__Records shown__:

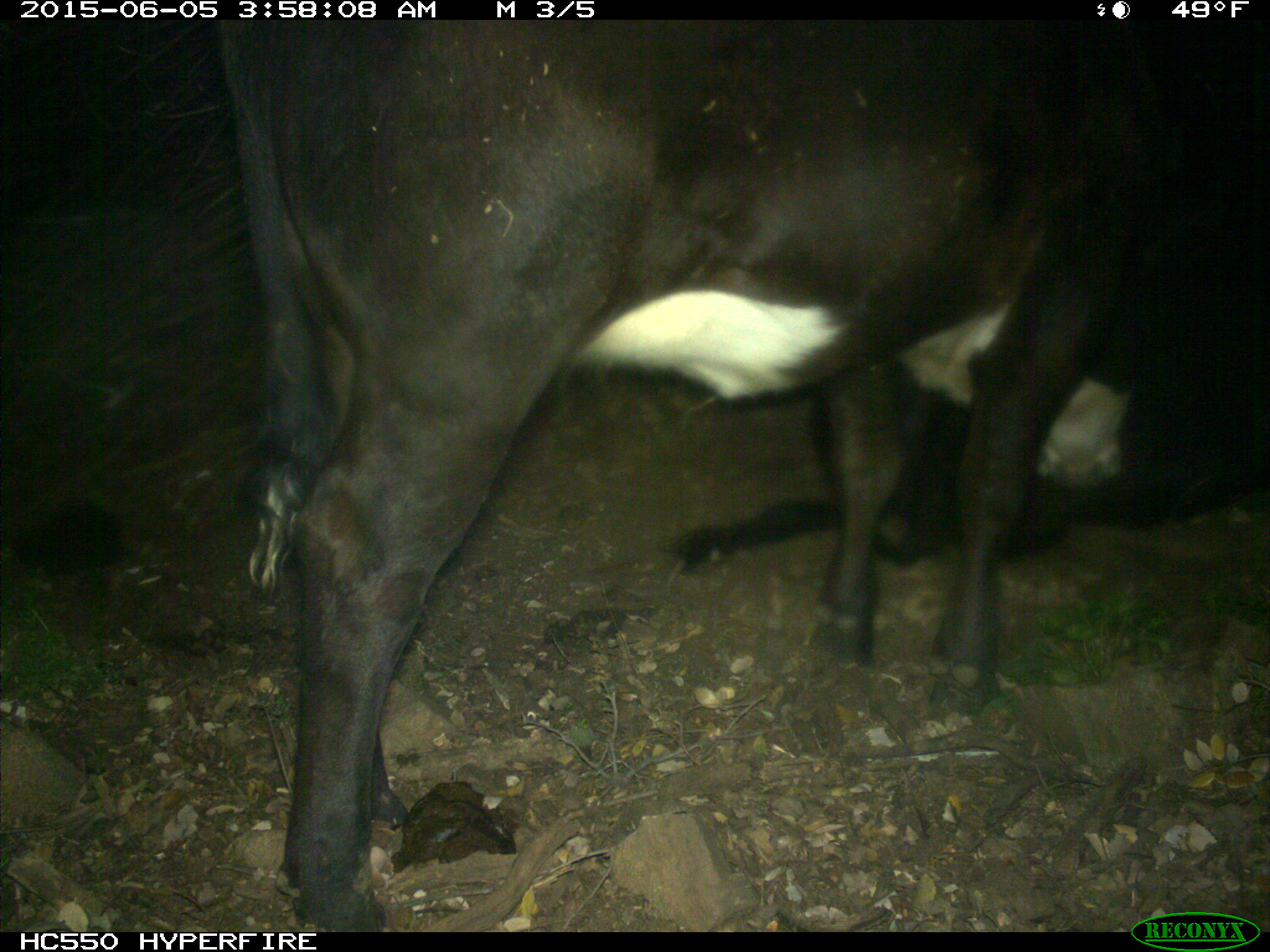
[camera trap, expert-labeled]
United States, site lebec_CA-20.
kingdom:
...
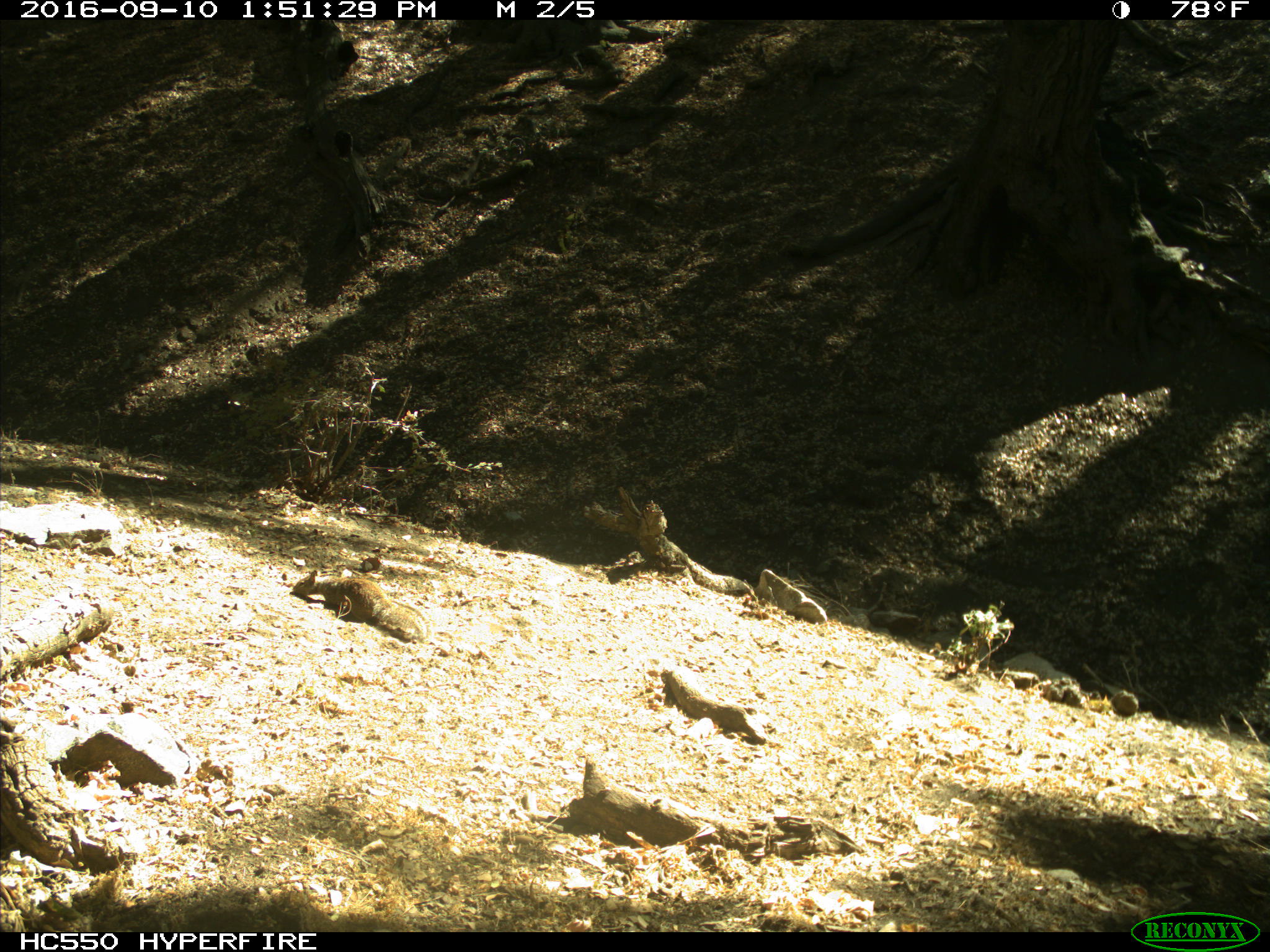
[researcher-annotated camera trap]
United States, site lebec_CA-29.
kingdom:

__What is needed__: Across all the records above, how many lines hold the word "trap"? Answer with only that number.

__Task solution__: 2